Patriarch of Iraqi Catholic Church: U.S. Inaction Against ISIS 'Indirectly Responsible' for Turmoil

Patriarch of Iraqi Catholic Church: U.S. Inaction Against ISIS 'Indirectly Responsible' for Turmoil

Patriarch Louis Sako, leader of the Iraqi Christian Chaldean Catholic Church, has attacked the United States as “indirectly responsible” for the plight of Christians in that nation at the hands of the violent jihadist group the Islamic State. In a visit to Beirut to call attention to the ethnic cleansing of Christians in Iraq, Patriarch Sako called for further aid in protecting Iraqi Christians from the jihadist threat.

“[The U.S.] said it would ensure democracy and the well-being of the people. But 10 years have passed, and, on the contrary, we have gone backward,” Patriarch Sako said in a statement, according to the Assyrian International News Agency. The religious leader noted that more than half of the Christian population of Iraq has been displaced in the last decade, and only an estimated 400,000 Christians remain in the nation.

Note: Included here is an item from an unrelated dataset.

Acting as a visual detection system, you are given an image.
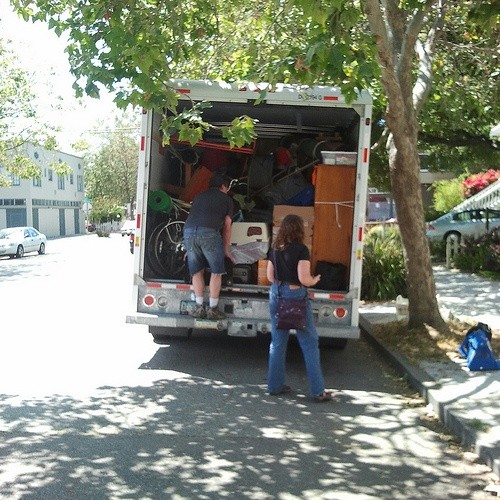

Patriarch Sako has had harsh words for the West’s response to Islamic State military victories in the past as well, telling reporters in a statement last month that “the West watched us, and it seemed they have ignored our suffering. But we will not leave our land, whatever the sacrifices.” In a letter published by Breitbart News in July, Patriarch Sako called for international intervention to save Iraq’s Christians, and pled with Muslim leaders to ally with persecuted Christians. “Should this direction continue to be pursued, Iraq will come face to face with human, civil, and historic catastrophe,” he warned.

Christians, along with northern Iraq’s Yazidi minority, have been ethnically cleansed out of areas controlled by Islamic State fighters. The Islamic State captured the city of Mosul in July, the second largest city in Iraq and home to one of the oldest populations of Christians in the world. Upon seizing the city, Islamic State jihadists demanded Christians give up all their personal belongings, convert to Islam, and pay the jizya, or infidel’s tax. Those who refused would be killed, or forced to leave their homes. 

It is believed that no Christians remain living in Mosul currently, for the first time since the birth of Christianity. “There is not a single Christian family left in Mosul… The last one was a disabled Christian woman. She stayed because she could not get out,” said one Christian Iraqi who managed to escape. “They came to her and said you have to get out and if you don’t we will cut off your head with a sword. That was the last family.”

Many of those who fled Mosul left with no money or resources with which to find food and water. Many are believed to have fled to non-ISIS controlled areas in the region, though fear an expansion by the jihadist group could force them once again to flee.